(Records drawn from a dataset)
● ● ● ● ●
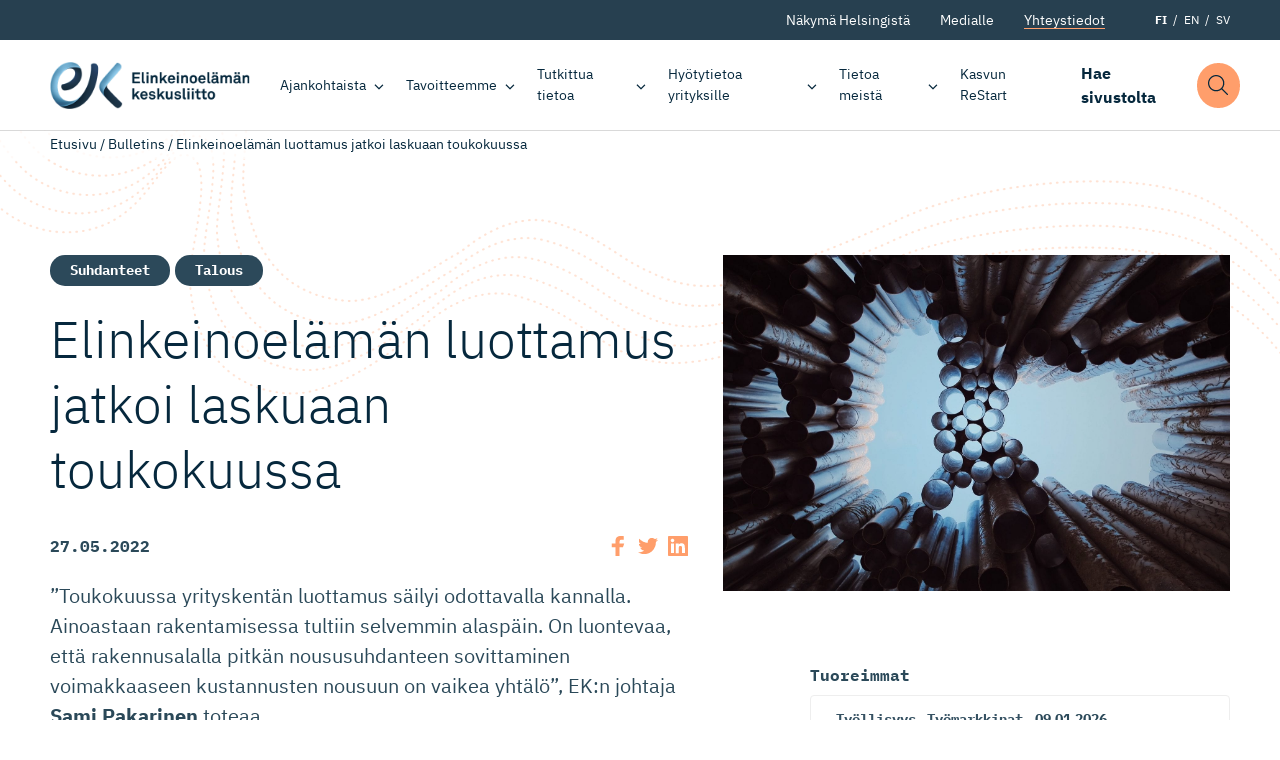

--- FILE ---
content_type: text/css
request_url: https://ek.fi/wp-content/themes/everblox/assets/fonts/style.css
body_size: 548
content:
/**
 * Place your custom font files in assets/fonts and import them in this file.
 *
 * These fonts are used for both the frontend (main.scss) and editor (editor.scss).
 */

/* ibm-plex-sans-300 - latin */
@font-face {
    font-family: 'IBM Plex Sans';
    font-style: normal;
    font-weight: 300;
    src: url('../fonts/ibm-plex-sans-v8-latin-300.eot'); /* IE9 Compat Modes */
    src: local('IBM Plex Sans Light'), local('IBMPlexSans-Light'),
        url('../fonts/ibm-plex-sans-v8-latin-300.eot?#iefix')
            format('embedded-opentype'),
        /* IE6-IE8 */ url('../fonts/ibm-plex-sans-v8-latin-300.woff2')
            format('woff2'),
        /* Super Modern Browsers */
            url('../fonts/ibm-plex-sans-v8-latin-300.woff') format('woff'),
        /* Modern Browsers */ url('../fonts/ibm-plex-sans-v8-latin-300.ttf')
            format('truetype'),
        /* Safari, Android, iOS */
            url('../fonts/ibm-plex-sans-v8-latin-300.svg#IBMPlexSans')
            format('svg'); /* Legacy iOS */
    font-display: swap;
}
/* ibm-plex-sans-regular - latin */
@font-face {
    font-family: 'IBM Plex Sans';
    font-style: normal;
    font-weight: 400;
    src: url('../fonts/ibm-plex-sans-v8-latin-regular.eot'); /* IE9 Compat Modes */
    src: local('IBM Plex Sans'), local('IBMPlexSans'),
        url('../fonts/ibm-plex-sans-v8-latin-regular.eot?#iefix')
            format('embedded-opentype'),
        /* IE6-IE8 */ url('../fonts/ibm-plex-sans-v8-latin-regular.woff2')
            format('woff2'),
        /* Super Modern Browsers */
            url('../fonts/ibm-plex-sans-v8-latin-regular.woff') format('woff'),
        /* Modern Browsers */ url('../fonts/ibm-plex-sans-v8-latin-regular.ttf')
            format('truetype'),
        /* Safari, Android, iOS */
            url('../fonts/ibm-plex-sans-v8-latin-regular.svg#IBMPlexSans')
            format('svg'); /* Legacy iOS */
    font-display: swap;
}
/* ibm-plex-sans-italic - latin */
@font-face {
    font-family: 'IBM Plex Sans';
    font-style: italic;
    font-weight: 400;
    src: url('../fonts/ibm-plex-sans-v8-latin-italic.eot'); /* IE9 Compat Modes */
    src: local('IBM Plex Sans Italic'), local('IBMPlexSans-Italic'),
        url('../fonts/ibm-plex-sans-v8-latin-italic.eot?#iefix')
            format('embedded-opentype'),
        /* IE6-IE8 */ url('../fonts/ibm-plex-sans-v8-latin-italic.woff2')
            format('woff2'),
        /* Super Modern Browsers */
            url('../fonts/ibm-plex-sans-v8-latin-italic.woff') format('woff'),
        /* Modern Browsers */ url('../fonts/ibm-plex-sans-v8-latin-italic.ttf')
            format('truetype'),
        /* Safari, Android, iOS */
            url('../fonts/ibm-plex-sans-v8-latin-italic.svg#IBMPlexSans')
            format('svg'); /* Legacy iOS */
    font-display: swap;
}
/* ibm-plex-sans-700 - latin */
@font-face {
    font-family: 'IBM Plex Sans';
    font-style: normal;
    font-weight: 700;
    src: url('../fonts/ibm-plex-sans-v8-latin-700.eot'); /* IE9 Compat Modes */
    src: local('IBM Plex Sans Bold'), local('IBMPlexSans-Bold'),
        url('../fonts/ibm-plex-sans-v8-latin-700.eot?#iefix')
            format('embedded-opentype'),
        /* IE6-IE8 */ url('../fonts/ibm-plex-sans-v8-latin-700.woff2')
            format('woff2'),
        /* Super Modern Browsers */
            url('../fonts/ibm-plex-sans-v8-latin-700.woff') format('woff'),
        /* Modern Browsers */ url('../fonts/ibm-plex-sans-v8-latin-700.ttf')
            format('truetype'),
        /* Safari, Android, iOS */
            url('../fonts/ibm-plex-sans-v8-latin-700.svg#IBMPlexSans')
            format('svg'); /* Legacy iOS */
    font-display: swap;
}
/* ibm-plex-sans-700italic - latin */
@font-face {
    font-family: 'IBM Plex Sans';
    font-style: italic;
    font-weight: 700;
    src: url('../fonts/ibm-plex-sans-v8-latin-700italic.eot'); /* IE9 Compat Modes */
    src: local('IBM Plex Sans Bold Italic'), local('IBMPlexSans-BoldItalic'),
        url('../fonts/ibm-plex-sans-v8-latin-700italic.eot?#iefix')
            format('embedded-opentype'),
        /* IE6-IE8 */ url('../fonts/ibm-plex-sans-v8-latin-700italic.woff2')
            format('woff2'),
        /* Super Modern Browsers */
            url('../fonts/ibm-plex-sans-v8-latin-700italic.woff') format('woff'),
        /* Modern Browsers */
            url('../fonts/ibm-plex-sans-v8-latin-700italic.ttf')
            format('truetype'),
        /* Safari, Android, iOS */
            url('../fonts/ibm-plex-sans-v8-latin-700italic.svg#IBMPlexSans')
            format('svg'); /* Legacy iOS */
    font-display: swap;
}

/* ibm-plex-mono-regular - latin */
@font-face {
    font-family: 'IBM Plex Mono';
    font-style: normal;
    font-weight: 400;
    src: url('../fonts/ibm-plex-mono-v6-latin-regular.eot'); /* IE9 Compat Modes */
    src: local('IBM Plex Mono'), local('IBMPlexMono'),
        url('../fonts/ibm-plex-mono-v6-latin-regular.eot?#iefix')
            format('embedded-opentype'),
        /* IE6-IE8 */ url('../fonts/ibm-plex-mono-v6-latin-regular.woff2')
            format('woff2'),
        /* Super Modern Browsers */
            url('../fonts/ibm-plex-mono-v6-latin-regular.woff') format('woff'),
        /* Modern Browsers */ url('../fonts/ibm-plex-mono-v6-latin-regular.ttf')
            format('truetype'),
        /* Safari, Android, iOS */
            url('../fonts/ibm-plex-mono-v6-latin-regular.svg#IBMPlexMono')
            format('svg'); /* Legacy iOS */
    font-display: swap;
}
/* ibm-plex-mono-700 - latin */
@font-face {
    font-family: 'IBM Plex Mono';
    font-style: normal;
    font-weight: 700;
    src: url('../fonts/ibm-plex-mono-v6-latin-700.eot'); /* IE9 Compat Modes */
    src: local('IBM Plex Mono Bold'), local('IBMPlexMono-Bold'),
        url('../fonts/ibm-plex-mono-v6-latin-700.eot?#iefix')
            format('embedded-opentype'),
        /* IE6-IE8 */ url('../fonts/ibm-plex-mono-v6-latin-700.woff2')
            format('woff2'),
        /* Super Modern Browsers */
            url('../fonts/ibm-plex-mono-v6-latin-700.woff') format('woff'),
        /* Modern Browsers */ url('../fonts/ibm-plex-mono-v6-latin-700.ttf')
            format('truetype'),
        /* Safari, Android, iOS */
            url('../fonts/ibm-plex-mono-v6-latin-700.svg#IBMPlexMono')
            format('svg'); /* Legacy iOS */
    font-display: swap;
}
● ● ● ● ●
Exercise: What you return must match the records above exactly, minus any images.

Result:
--- FILE ---
content_type: text/css
request_url: https://ek.fi/wp-content/themes/everblox/assets/fonts/style.css
body_size: 548
content:
/**
 * Place your custom font files in assets/fonts and import them in this file.
 *
 * These fonts are used for both the frontend (main.scss) and editor (editor.scss).
 */

/* ibm-plex-sans-300 - latin */
@font-face {
    font-family: 'IBM Plex Sans';
    font-style: normal;
    font-weight: 300;
    src: url('../fonts/ibm-plex-sans-v8-latin-300.eot'); /* IE9 Compat Modes */
    src: local('IBM Plex Sans Light'), local('IBMPlexSans-Light'),
        url('../fonts/ibm-plex-sans-v8-latin-300.eot?#iefix')
            format('embedded-opentype'),
        /* IE6-IE8 */ url('../fonts/ibm-plex-sans-v8-latin-300.woff2')
            format('woff2'),
        /* Super Modern Browsers */
            url('../fonts/ibm-plex-sans-v8-latin-300.woff') format('woff'),
        /* Modern Browsers */ url('../fonts/ibm-plex-sans-v8-latin-300.ttf')
            format('truetype'),
        /* Safari, Android, iOS */
            url('../fonts/ibm-plex-sans-v8-latin-300.svg#IBMPlexSans')
            format('svg'); /* Legacy iOS */
    font-display: swap;
}
/* ibm-plex-sans-regular - latin */
@font-face {
    font-family: 'IBM Plex Sans';
    font-style: normal;
    font-weight: 400;
    src: url('../fonts/ibm-plex-sans-v8-latin-regular.eot'); /* IE9 Compat Modes */
    src: local('IBM Plex Sans'), local('IBMPlexSans'),
        url('../fonts/ibm-plex-sans-v8-latin-regular.eot?#iefix')
            format('embedded-opentype'),
        /* IE6-IE8 */ url('../fonts/ibm-plex-sans-v8-latin-regular.woff2')
            format('woff2'),
        /* Super Modern Browsers */
            url('../fonts/ibm-plex-sans-v8-latin-regular.woff') format('woff'),
        /* Modern Browsers */ url('../fonts/ibm-plex-sans-v8-latin-regular.ttf')
            format('truetype'),
        /* Safari, Android, iOS */
            url('../fonts/ibm-plex-sans-v8-latin-regular.svg#IBMPlexSans')
            format('svg'); /* Legacy iOS */
    font-display: swap;
}
/* ibm-plex-sans-italic - latin */
@font-face {
    font-family: 'IBM Plex Sans';
    font-style: italic;
    font-weight: 400;
    src: url('../fonts/ibm-plex-sans-v8-latin-italic.eot'); /* IE9 Compat Modes */
    src: local('IBM Plex Sans Italic'), local('IBMPlexSans-Italic'),
        url('../fonts/ibm-plex-sans-v8-latin-italic.eot?#iefix')
            format('embedded-opentype'),
        /* IE6-IE8 */ url('../fonts/ibm-plex-sans-v8-latin-italic.woff2')
            format('woff2'),
        /* Super Modern Browsers */
            url('../fonts/ibm-plex-sans-v8-latin-italic.woff') format('woff'),
        /* Modern Browsers */ url('../fonts/ibm-plex-sans-v8-latin-italic.ttf')
            format('truetype'),
        /* Safari, Android, iOS */
            url('../fonts/ibm-plex-sans-v8-latin-italic.svg#IBMPlexSans')
            format('svg'); /* Legacy iOS */
    font-display: swap;
}
/* ibm-plex-sans-700 - latin */
@font-face {
    font-family: 'IBM Plex Sans';
    font-style: normal;
    font-weight: 700;
    src: url('../fonts/ibm-plex-sans-v8-latin-700.eot'); /* IE9 Compat Modes */
    src: local('IBM Plex Sans Bold'), local('IBMPlexSans-Bold'),
        url('../fonts/ibm-plex-sans-v8-latin-700.eot?#iefix')
            format('embedded-opentype'),
        /* IE6-IE8 */ url('../fonts/ibm-plex-sans-v8-latin-700.woff2')
            format('woff2'),
        /* Super Modern Browsers */
            url('../fonts/ibm-plex-sans-v8-latin-700.woff') format('woff'),
        /* Modern Browsers */ url('../fonts/ibm-plex-sans-v8-latin-700.ttf')
            format('truetype'),
        /* Safari, Android, iOS */
            url('../fonts/ibm-plex-sans-v8-latin-700.svg#IBMPlexSans')
            format('svg'); /* Legacy iOS */
    font-display: swap;
}
/* ibm-plex-sans-700italic - latin */
@font-face {
    font-family: 'IBM Plex Sans';
    font-style: italic;
    font-weight: 700;
    src: url('../fonts/ibm-plex-sans-v8-latin-700italic.eot'); /* IE9 Compat Modes */
    src: local('IBM Plex Sans Bold Italic'), local('IBMPlexSans-BoldItalic'),
        url('../fonts/ibm-plex-sans-v8-latin-700italic.eot?#iefix')
            format('embedded-opentype'),
        /* IE6-IE8 */ url('../fonts/ibm-plex-sans-v8-latin-700italic.woff2')
            format('woff2'),
        /* Super Modern Browsers */
            url('../fonts/ibm-plex-sans-v8-latin-700italic.woff') format('woff'),
        /* Modern Browsers */
            url('../fonts/ibm-plex-sans-v8-latin-700italic.ttf')
            format('truetype'),
        /* Safari, Android, iOS */
            url('../fonts/ibm-plex-sans-v8-latin-700italic.svg#IBMPlexSans')
            format('svg'); /* Legacy iOS */
    font-display: swap;
}

/* ibm-plex-mono-regular - latin */
@font-face {
    font-family: 'IBM Plex Mono';
    font-style: normal;
    font-weight: 400;
    src: url('../fonts/ibm-plex-mono-v6-latin-regular.eot'); /* IE9 Compat Modes */
    src: local('IBM Plex Mono'), local('IBMPlexMono'),
        url('../fonts/ibm-plex-mono-v6-latin-regular.eot?#iefix')
            format('embedded-opentype'),
        /* IE6-IE8 */ url('../fonts/ibm-plex-mono-v6-latin-regular.woff2')
            format('woff2'),
        /* Super Modern Browsers */
            url('../fonts/ibm-plex-mono-v6-latin-regular.woff') format('woff'),
        /* Modern Browsers */ url('../fonts/ibm-plex-mono-v6-latin-regular.ttf')
            format('truetype'),
        /* Safari, Android, iOS */
            url('../fonts/ibm-plex-mono-v6-latin-regular.svg#IBMPlexMono')
            format('svg'); /* Legacy iOS */
    font-display: swap;
}
/* ibm-plex-mono-700 - latin */
@font-face {
    font-family: 'IBM Plex Mono';
    font-style: normal;
    font-weight: 700;
    src: url('../fonts/ibm-plex-mono-v6-latin-700.eot'); /* IE9 Compat Modes */
    src: local('IBM Plex Mono Bold'), local('IBMPlexMono-Bold'),
        url('../fonts/ibm-plex-mono-v6-latin-700.eot?#iefix')
            format('embedded-opentype'),
        /* IE6-IE8 */ url('../fonts/ibm-plex-mono-v6-latin-700.woff2')
            format('woff2'),
        /* Super Modern Browsers */
            url('../fonts/ibm-plex-mono-v6-latin-700.woff') format('woff'),
        /* Modern Browsers */ url('../fonts/ibm-plex-mono-v6-latin-700.ttf')
            format('truetype'),
        /* Safari, Android, iOS */
            url('../fonts/ibm-plex-mono-v6-latin-700.svg#IBMPlexMono')
            format('svg'); /* Legacy iOS */
    font-display: swap;
}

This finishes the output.